Did that printer service person just sell you 10 overpriced boxes of the wrong paper?

BOFH logo telephone with devil's hornsEpisode 10 It is a great morning! The phone has not rung once (and not because the PFY has rebooted the phone server with a DBAN USB stick in it again), the aircon and security system are behaving, and outside the sun is shini-

"What's he doing here?" I ask the PFY.

"Who?" the PFY asks, getting up off his chair as he senses a hint of urgency in my tone. "What's who doing... SH*T!"

"Quick, which printer is offline?"

"None of them," he says after a quick scan.

"F*CK! We're probably too late. How many do we have left?"

"Uh..... just two, one in security and one in HR!"

I'm gone before he's finished the exclamation mark.

But it's too late, the damage is done. The HR printer has been repaired and the service engineer – whose heavily emblazoned wagon I'd seen out our window – has gone.

...

"WHO called the service guy?" I ask.

"I did," the new HR office manager says.

"Why?"

"It was broken."

"Yes, I KNOW it was broken, and it has been powered down for two years AND there's a label stuck on top of the service label saying that you are to call us if there are printer issues."

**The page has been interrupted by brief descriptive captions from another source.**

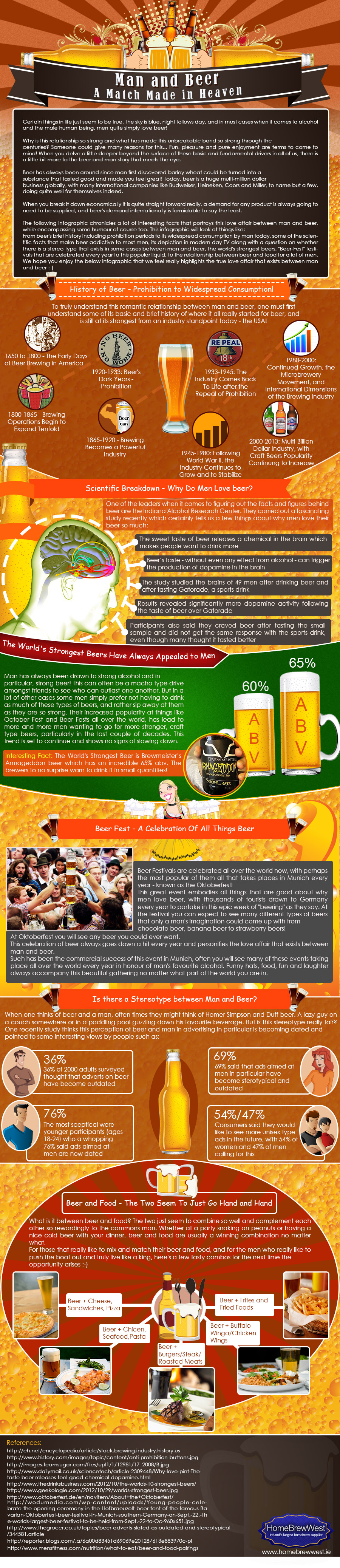 Men and Beer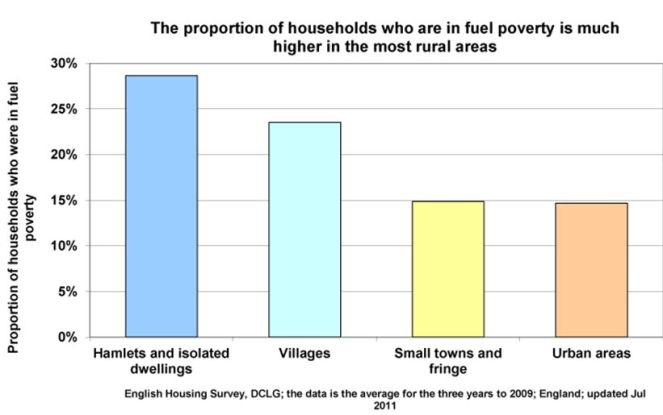 rural-fuel-poverty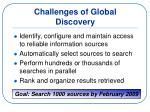challenges of global discovery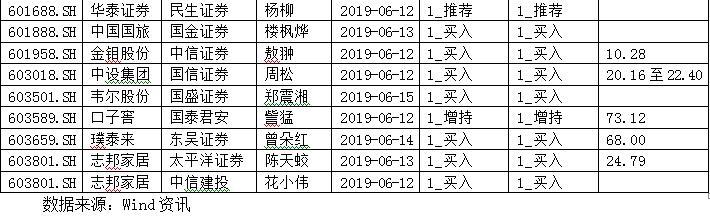 外资进场 安科生物成机构最爱(附表)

"I don't know about that, I just saw the number when I opened the paper jam panel."

I open the panel and sure enough there's a second service sticker in there – a sticker so hard to remove that we had to put our own label over the one on the top of the machine. I also note that the engineer has slapped a new label over the top of the label we put over his previous label.

"What did he do?"

"Oh he said he had to replace some stuff."

"What stuff?"

"I dunno. It's on this job sheet."

Part of my mental processing is a background stroke-warning subprocess that casually monitors that vein in my forehead. The further I get down the job sheet the more mental processing power the monitor is using. I have to stop before I get CPU bound.

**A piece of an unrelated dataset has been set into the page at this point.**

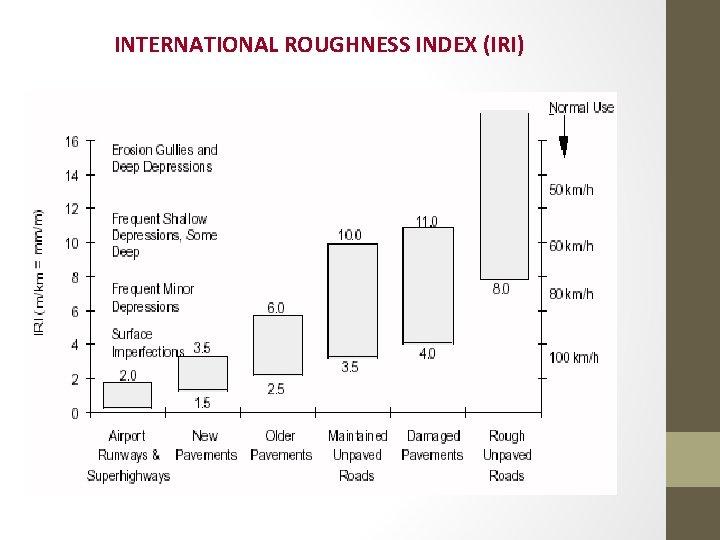 INTERNATIONAL ROUGHNESS INDEX (IRI)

"These printers," I seethe to the new HR guy, "are the biggest white elephant the company ever bought – and they're up against some stiff opposition. They're unreliable, have hideously expensive consumables and are so old the page count is in Roman numerals. We do NOT use them. They are switched off and will remain off until the end of the maintenance agreement – in about 18 months."

"Oh."

"YOU, However, authorised him to service the machine," I say, pointing at his signature on the job sheet, "and he has replaced all four toner cartridges, the fuser unit and the waste toner box! You can buy a BRAND NEW colour laser for the price of one of those toner cartridges alone!"

"Oh."

"A toner cartridge which didn't need changing in the first place because WE DON'T USE THOSE PRINTERS! HE SWAPPED AN OLD FULL TONER CARTRIDGE FOR A NEW FULL TONER CARTRIDGE! AN OLD FULL TONER CARTRIDGE THAT HE WILL SELL BACK TO US AGAIN THE NEXT TIME SOMEONE TURNS THIS MACHINE ON!"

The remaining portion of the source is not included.